--- CHALLENGE ---
Reproduce the passage on trigger warnings verbatim, from "In response to" to "pawns in the culture wars.".

### PASSAGE GIVEN

In response to the cover story of the September issue of The Atlantic, The Coddling of the American Mind: In the name of emotional well-being, college students are increasingly demanding protection from words and ideas they don’t like. Here’s why that’s disastrous for education—and mental health by Jonathan Haidt and Greg Lukianoff, The New Republic ran a piece by Aaron R. Hanlon called The Trigger Warning Myth: Coddled students aren’t the cause of a mental health crisis on campus. They’re just pawns in the culture wars.

Hanlon says “The trigger warning problem isn’t actually a trigger warning problem; it’s what happens when the messy business of teaching and learning, and the complex challenges to students’ mental wellbeing, become flashpoints in the culture wars.” And “That trigger warnings are rare, and may be of occasional benefit to professors like me who employ them, is too inconvenient a reality for those who are busy waging war on political correctness.”

######
### DATASET SECTION

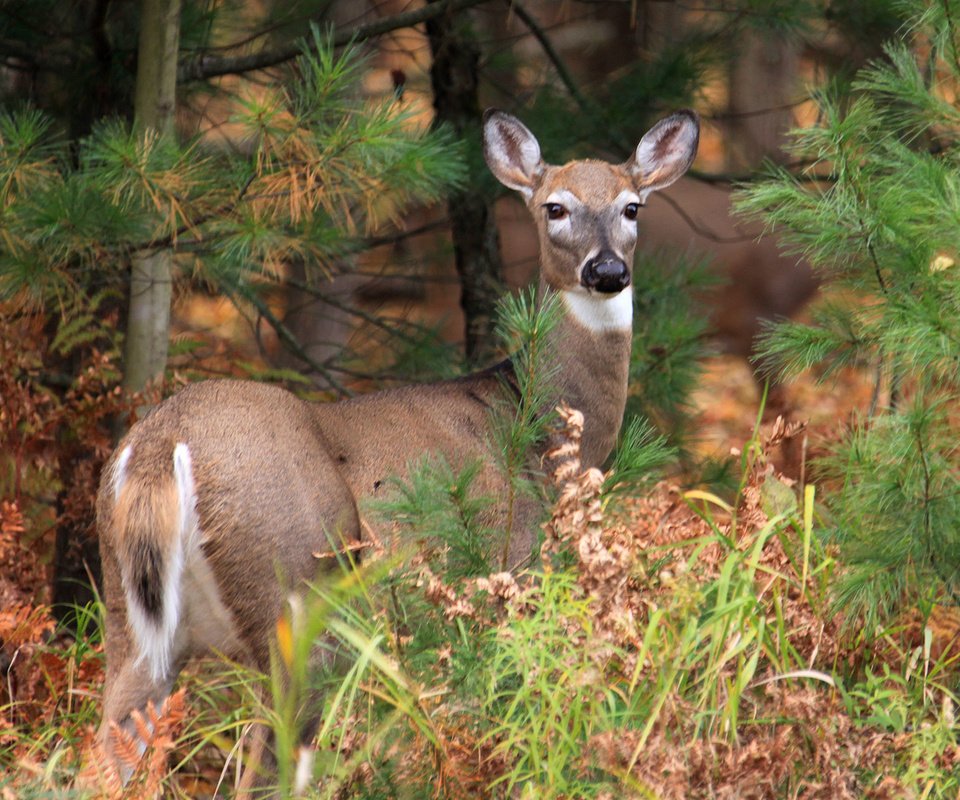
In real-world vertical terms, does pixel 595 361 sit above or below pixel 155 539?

######

--- COMPLETED TASK ---
In response to the cover story of the September issue of The Atlantic, The Coddling of the American Mind: In the name of emotional well-being, college students are increasingly demanding protection from words and ideas they don’t like. Here’s why that’s disastrous for education—and mental health by Jonathan Haidt and Greg Lukianoff, The New Republic ran a piece by Aaron R. Hanlon called The Trigger Warning Myth: Coddled students aren’t the cause of a mental health crisis on campus. They’re just pawns in the culture wars.